迎えたリーンハルトもそれを感じたのだろう。いつもは鋭いアイスブルーの瞳が、入ってきたイーリスの姿にほっと微笑んでいる。
「グリゴアから話があるそうなんだ。例のポルネット大臣のことで」
ポルネット大臣――。言われた言葉に、ぴりっと背筋が伸びた。
「あれからどうなったの!? まさかやっとハーゲンが自白をしたとか?」
聞いた言葉に急いで中央にあるテーブルへと近づいていく。新年になる前に捕まえたというのに、いまだに大臣との関係については供述を拒んだままだ。騎士団の尋問を受けて、今は牢に捕らわれているはずだが。
もしハーゲンが一言、イーリスの失脚を謀った事件に、ポルネット大臣が裏で関わっていたと証言しさえすれば、彼を政界から追い落とすことができる。
しかし、グリゴアは静かに首を振った。
「残念ながら」
その顔は明らかに言葉通りだ。
「そう」
「ハーゲン単体ならば、今でも裁判で有罪にすることができます。なにしろ、彼のやったことは、私と騎士たちという大量の証人がいますから」
「でも、それじゃあ――……」
後ろにいるポルネット大臣はどうなるのか。このままハーゲンだけ処罰されて終わりでは、あまりにも幕引きとしてはお粗末すぎる。
「もちろん、俺も今回のことにポルネット大臣が関わっているのなら、お咎め無しとするのは不本意だ。だからこそ、謹慎処分にしている間になんとか証拠を手に入れたいのだが……」
リーンハルトの指が、こつこつと腰かけたテーブルの板を叩く。
「もちろん、私としましてもこのまま陛下とイーリス様の害となる人物を放置しておくつもりはございません。ですからこそ、イーリス様には新年の諸行事が終わり次第、急いで王妃宮にお戻りいただいたのですし」
「どういうこと?」
なぜ、ここでイーリスが王妃宮に戻ることが絡んでくるのか。

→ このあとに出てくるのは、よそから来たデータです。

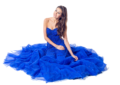 Quinceañera and Sweet Sixteen  Planning Tips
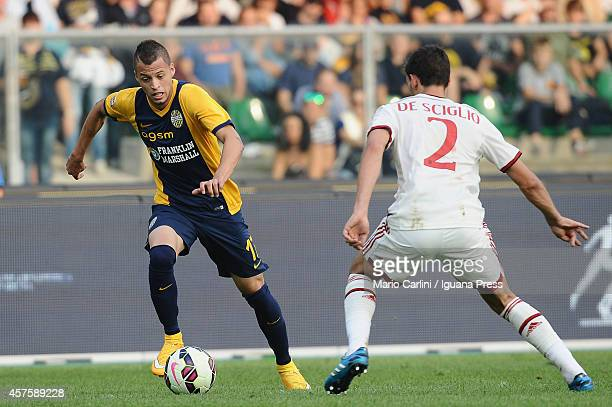 Nico Lopez of Hellas Verona FC in action during the Serie A match between Hellas Verona FC and AC Milan at Stadio Marc'Antonio Bentegodi on October...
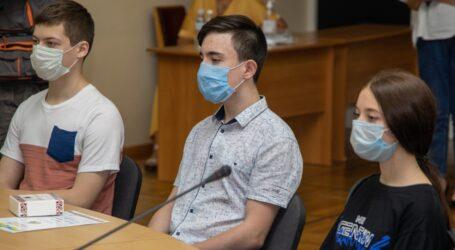Молодь Дніпропетровщини запрошують позмагатися за звання кращого студента країни
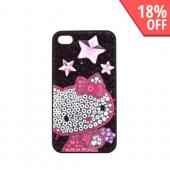 Officially Licensed Sanrio Hello Kitty AT&amp;T/ Verizon Apple iPhone 4, iPhone 4S iDress Bling Hard Case, ID-58KT - Pink/ Purple Stars Hello Kitty on Black Gems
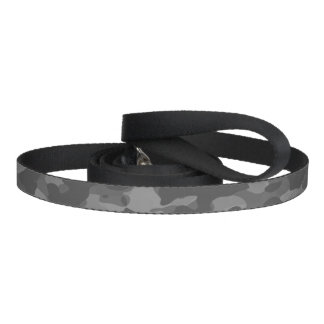 Leave for dog, Noir Gray Camouflage Pet Lead
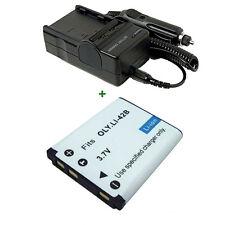 Battery for OLYMPUS LI-42B Stylus SW850 790 770 710 730 740 550 770SW + Charger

疑問に思い、紫の瞳を見つめたが、グリゴアはかちゃりと片眼鏡を持ち上げている。
「私がポルネット大臣に接触して手に入れた情報ですが」
そして、まっすぐにイーリスを見つめた。
「おそらく陽菜様を、異世界から呼び寄せたのはポルネット大臣です。ある時、ほかの者と部屋で密談しているのを聞きました」
「何ですって!?」
まさかの情報に、イーリスは金色の瞳を大きく見開いた。